* [Material supplied]
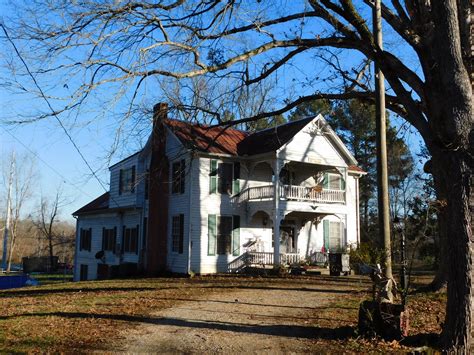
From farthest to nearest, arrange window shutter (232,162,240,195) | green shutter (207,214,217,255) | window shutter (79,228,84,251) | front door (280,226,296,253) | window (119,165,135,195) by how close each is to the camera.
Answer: window shutter (79,228,84,251) → window (119,165,135,195) → front door (280,226,296,253) → window shutter (232,162,240,195) → green shutter (207,214,217,255)

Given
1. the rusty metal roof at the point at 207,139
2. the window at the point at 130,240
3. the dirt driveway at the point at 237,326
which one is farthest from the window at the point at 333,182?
the dirt driveway at the point at 237,326

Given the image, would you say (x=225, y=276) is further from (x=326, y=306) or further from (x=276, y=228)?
(x=326, y=306)

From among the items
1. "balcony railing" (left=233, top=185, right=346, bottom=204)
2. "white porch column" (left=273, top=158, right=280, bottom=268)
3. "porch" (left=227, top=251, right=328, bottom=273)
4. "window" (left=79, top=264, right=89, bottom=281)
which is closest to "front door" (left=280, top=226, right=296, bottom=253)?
"porch" (left=227, top=251, right=328, bottom=273)

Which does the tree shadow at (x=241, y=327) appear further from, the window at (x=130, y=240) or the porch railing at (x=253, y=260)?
the window at (x=130, y=240)

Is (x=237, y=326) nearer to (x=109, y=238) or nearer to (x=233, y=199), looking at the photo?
(x=233, y=199)

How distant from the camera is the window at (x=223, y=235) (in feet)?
73.7

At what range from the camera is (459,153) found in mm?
6855

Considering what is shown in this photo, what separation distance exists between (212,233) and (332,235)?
772 centimetres

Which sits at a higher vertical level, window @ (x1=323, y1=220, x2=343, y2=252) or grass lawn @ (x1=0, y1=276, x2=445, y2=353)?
window @ (x1=323, y1=220, x2=343, y2=252)

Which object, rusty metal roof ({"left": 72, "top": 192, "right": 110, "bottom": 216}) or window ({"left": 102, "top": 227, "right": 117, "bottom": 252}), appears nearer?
window ({"left": 102, "top": 227, "right": 117, "bottom": 252})

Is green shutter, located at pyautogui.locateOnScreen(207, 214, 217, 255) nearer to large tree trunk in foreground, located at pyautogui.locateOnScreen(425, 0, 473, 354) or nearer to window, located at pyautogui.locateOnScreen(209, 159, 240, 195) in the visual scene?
window, located at pyautogui.locateOnScreen(209, 159, 240, 195)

* [What you have to do] Put every line from the one containing "Is green shutter, located" through the end of the entries, both included, into a Markdown table with the columns Row and Line. Number each line, and leave out any blank lines.

* [Final result]
| Row | Line |
|---|---|
| 1 | Is green shutter, located at pyautogui.locateOnScreen(207, 214, 217, 255) nearer to large tree trunk in foreground, located at pyautogui.locateOnScreen(425, 0, 473, 354) or nearer to window, located at pyautogui.locateOnScreen(209, 159, 240, 195) in the visual scene? |
| 2 | window, located at pyautogui.locateOnScreen(209, 159, 240, 195) |